Es un 0P-44416-TC las dimenciones Min y Max serian:


----------



## Alejandro Araya (Oct 28, 2015)

alguien que me ayude porfavor, quiero saber si lo del circulo rojo corresponde al diametro del conductor, o si hay que enrrollar 6 conductrores del diametro indcado!


----------



## martin12as (Oct 29, 2015)

Alejandro Araya dijo:


> alguien que me ayude porfavor, quiero saber si lo del circulo rojo corresponde al diametro del conductor, o si hay que enrrollar 6 conductrores del diametro indcado!



fijate en la tabla que hay a la izquierda, donde pones las tensiones y corrientes de salida, que en en el ultimo renglon dice "diameter of wire", ahi tenes que poner el diametro de los alambres que vas a usar, ademas hay un casillero extra que es para el diametro del primario.

presta atención a donde dice "wire skin diameter" es el diámetro máximo que podes usar para que no se produzca el efecto skin.

y una vez que esten correctos todos los datos, fijate donde dice "wire diameter for the primary winding" va a aparecer el diámetro que pusiste en la otra tabla, y la cantidad de esos alambres en paralelo que tenes que usar.

y un poco mas abajo, aparece en la tabla de la parte secundaria las vueltas que tenes que dar, el diametro que pusiste en la primera tabla, y la cantidad de alambres en paralelo.

en la imagen que pusiste, para el primario tenes 1 alambre de 0.72, y para el secundario 6 alambres de 0.63, pero en "wire skin diameter" dice 0.590, creo que seria mejor usar alambres mas finos


----------



## Alejandro Araya (Oct 29, 2015)

*martin 12as* muchas gracias me quedo mas claro el uso de este programa, me cabe otro duda, los núcleo de ferrita de las fuentes atx de pc's, son todas iguales??? por que resulta que quiero reutilizar uno de estos nucleos. por que quiero realizar una fuente switching de 24 volts a +/- 12 volts para un trabajo


----------



## aragorito (Nov 12, 2015)

Buenas,

Llevo un rato navegando por internet intentando resolver un problema que tengo y he llegado hasta aquí.

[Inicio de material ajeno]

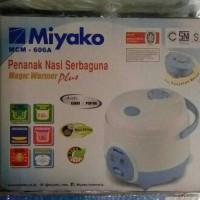 Rice Cooker / Penanak Nasi Miyako MCM 606A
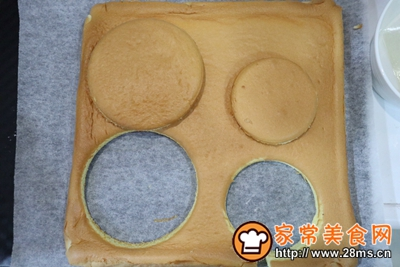长寿面蛋糕(祝福祖国70周年快乐)的做法图解14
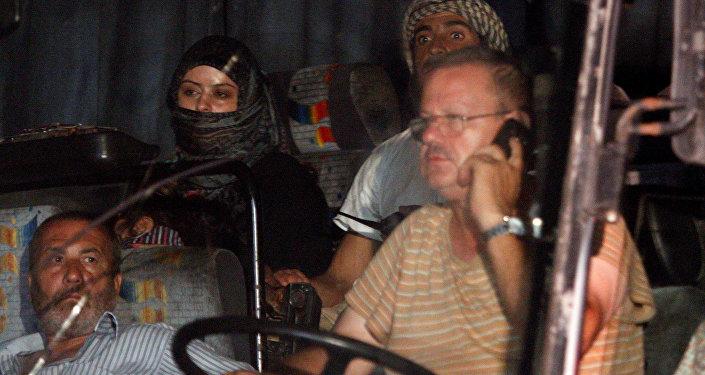 IŞİD mensupları ve ailelerini taşıyan konvoy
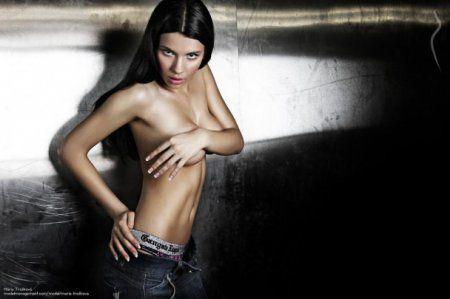 Помощница премьера Словакии взорвала интернет своими откровенными снимками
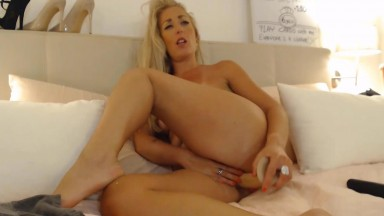 Luscious chick Lisa rides dildo & shows off her tight cunt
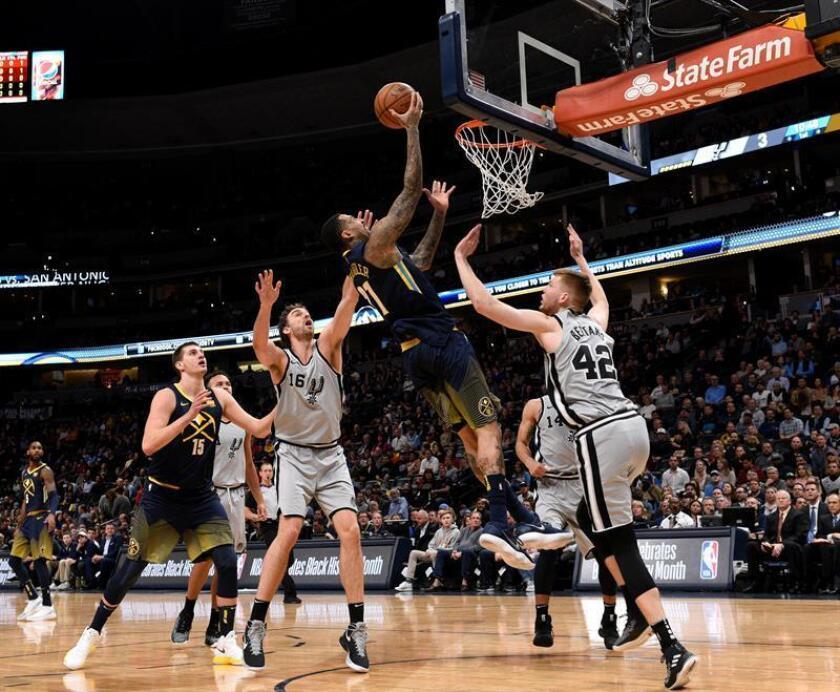 El jugador Wilson Chandler (c) de Denver Nuggets en acción ante Davis Bertans (d) y Pau Gasol (i) de San Antonio Spurs durante un partido de baloncesto de la NBA disputado, en el Pepsi Center de la ciudad de Denver, Colorado (EE.UU.). EFE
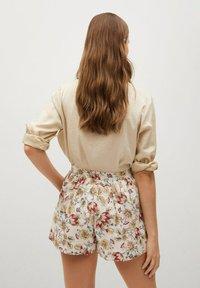 Mango - PARADISE - Shorts - off white - 2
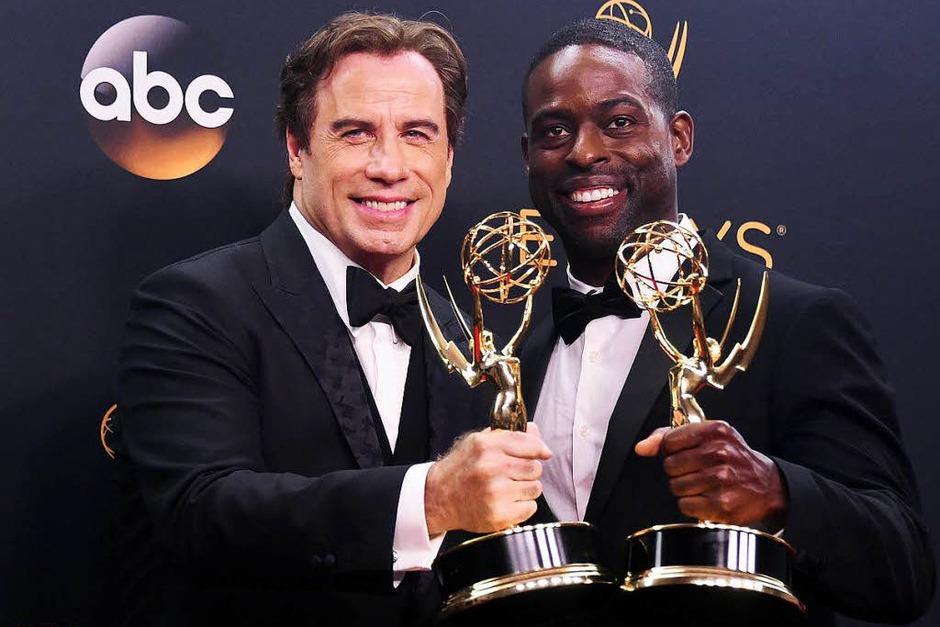 """John Travolta (links) posiert mit Sterling K. Brown. Die beiden wurden für ihre Rollen in """"O. J. Simpson: American Crime Story"""" ausgezeichnet. (Foto: AFP)"""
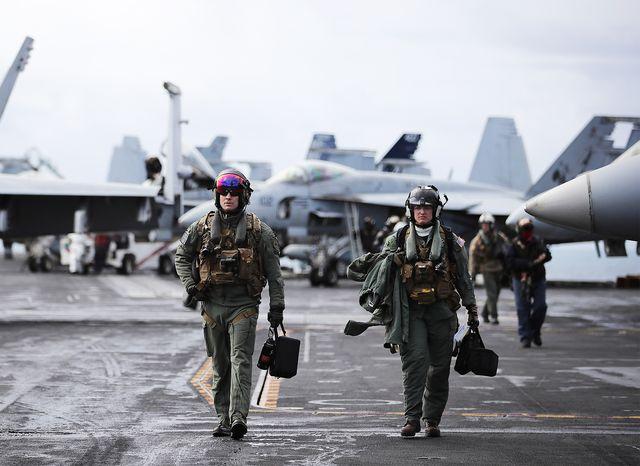 us navy f18 pilots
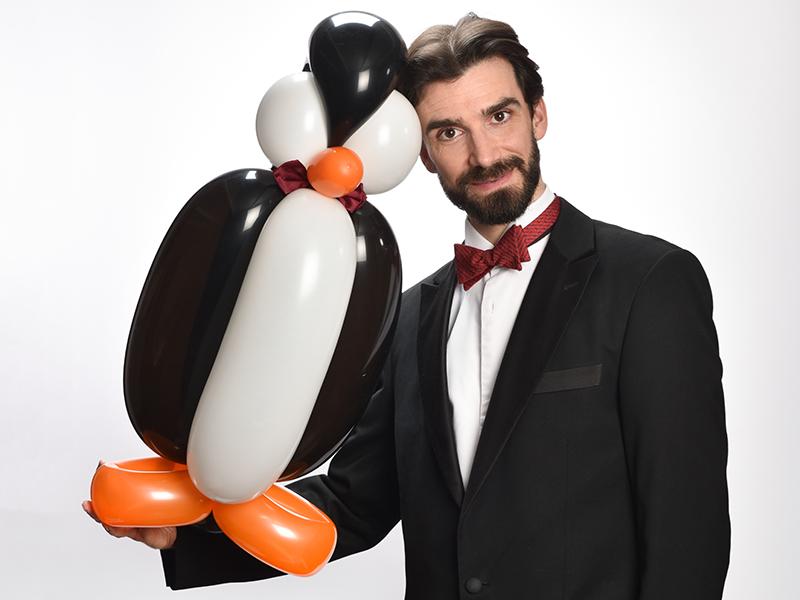 Balloon modeling in Paris, Benoît Rosemont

Resulta que estoy intentando diseñar un transformador para una aplicación propia, cuya entrada son 64 V y cuya salida 1 debe ser 600 V y 1 Amp y salida 2 600 V y 1 Amp tambien. La frecuencia de trabajo son unos 500 KHz. Ando un poco perdido porque sólo tengo unas nociones de electrónica y no recuerdo como se resolvían este tipo de problemas. ¿Pueden echarme una mano?

Gracias.


----------



## Fogonazo (Nov 12, 2015)

aragorito dijo:


> Buenas,
> 
> Llevo un rato navegando por internet intentando resolver un problema que tengo y he llegado hasta aquí. Resulta que estoy intentando diseñar un transformador para una aplicación propia, cuya entrada son 64 V y cuya salida 1 debe ser 600 V y 1 Amp y salida 2 600 V y 1 Amp tambien. La frecuencia de trabajo son unos 500 KHz. Ando un poco perdido porque sólo tengo unas nociones de electrónica y no recuerdo como se resolvían este tipo de problemas. ¿Pueden echarme una mano?
> 
> Gracias.



¿ Descargaste el programa ?
¿ Lo empleaste ?
¿ En que parte te bloqueaste ?


----------



## aragorito (Nov 12, 2015)

Fogonazo dijo:


> ¿ Descargaste el programa ?
> ¿ Lo empleaste ?
> ¿ En que parte te bloqueaste ?



Pues por ejemplo, no se por qué no me deja pasar de los 300 KHz de frecuencia de trabajo.
Tampoco se exactamente como calcular la mayoría de los datos que me pide a la izquierda.

Los únicos que se a priori son los datos que he especificado antes (aunque la frecuencia, como ya digo, no me deja subir de 300 KHz) y que el núcleo es que el tengo seleccionado en la imagen. Todo lo demás que hay en la imagen lo he puesto por poner algo (o lo ha rellenado la aplicación directamente).

Gracias de nuevo.


----------



## Roberto Calderón (Nov 12, 2015)

aragorito dijo:


> Pues por ejemplo, no se por qué no me deja pasar de los 300 KHz de frecuencia de trabajo.


Porque esa es la máxima frecuencia del TL494, eso quiere decir que con este IC en la configuración Push-Pull la máxima frecuencia del voltaje que llega al transformador sería de 150Khz.
Mucha suerte.
Saludos.


----------



## nadaz (Ago 1, 2016)

Unos datos sobre los inductores de ferrite, como saber cual es cual y calcular


----------



## solcar77 (Nov 22, 2016)

Hola Fogonazo usando el programa ExcellentIT-En(4000) que colgaste en esta pagina para calcular un transformador el resultado que me da es en el primario 4+4 0,63x1 entiendo que es 8 vueltas hilo de 0,63mm. Pero en el secundario es donde tengo la duda pone 6+6 0,63x3 aqui es donde no se si tengo que darle 12 vueltas con 3 hilos de 0,63mm o 12 vueltas con 3 hilos de 0,21mm gracias


----------